Hypothesis Testing¶
pandera
enables you to perform statistical hypothesis tests on your data.
Note
The hypothesis feature requires a pandera installation with hypotheses
dependency set. See the installation instructions for
more details.
Overview¶
The Hypothesis
class defines built in methods,
which can be called as in this example of a two-sample t-test:
import pandas as pd
import pandera as pa
from pandera import Column, DataFrameSchema, Check, Hypothesis
from scipy import stats
df = (
pd.DataFrame({
"height_in_feet": [6.5, 7, 6.1, 5.1, 4],
"sex": ["M", "M", "F", "F", "F"]
})
)
schema = DataFrameSchema({
"height_in_feet": Column(
float, [
Hypothesis.two_sample_ttest(
sample1="M",
sample2="F",
groupby="sex",
relationship="greater_than",
alpha=0.05,
equal_var=True),
]),
"sex": Column(str)
})
try:
schema.validate(df)
except pa.errors.SchemaError as exc:
print(exc)
Column 'height_in_feet' failed series or dataframe validator 0: <Check two_sample_ttest: failed two sample ttest between 'M' and 'F'>
You can also define custom hypotheses by passing in functions to the
test
and relationship
arguments.
The test
function takes as input one or multiple array-like objects
and should return a stat
, which is the test statistic, and pvalue
for
assessing statistical significance.

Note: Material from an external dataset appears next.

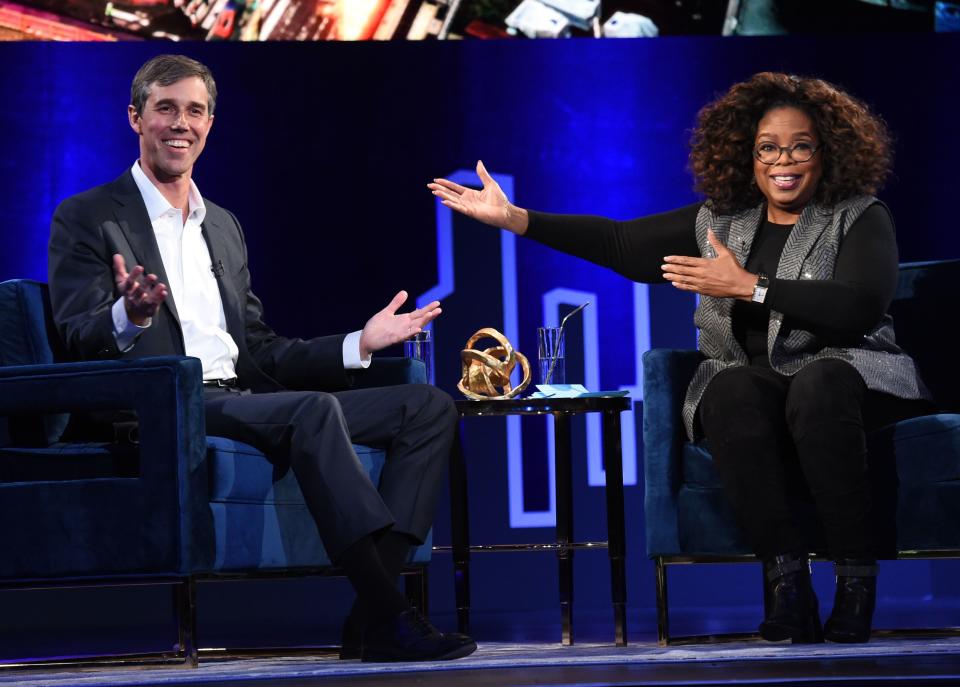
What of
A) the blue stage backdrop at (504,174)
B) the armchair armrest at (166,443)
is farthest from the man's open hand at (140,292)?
the blue stage backdrop at (504,174)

It also takes key-word arguments supplied
by the test_kwargs
dict when initializing a Hypothesis
object.
The relationship
function should take all of the outputs of test
as
positional arguments, in addition to key-word arguments supplied by the
relationship_kwargs
dict.
Here’s an implementation of the two-sample t-test that uses the scipy implementation:
def two_sample_ttest(array1, array2):
# the "height_in_feet" series is first grouped by "sex" and then
# passed into the custom `test` function as two separate arrays in the
# order specified in the `samples` argument.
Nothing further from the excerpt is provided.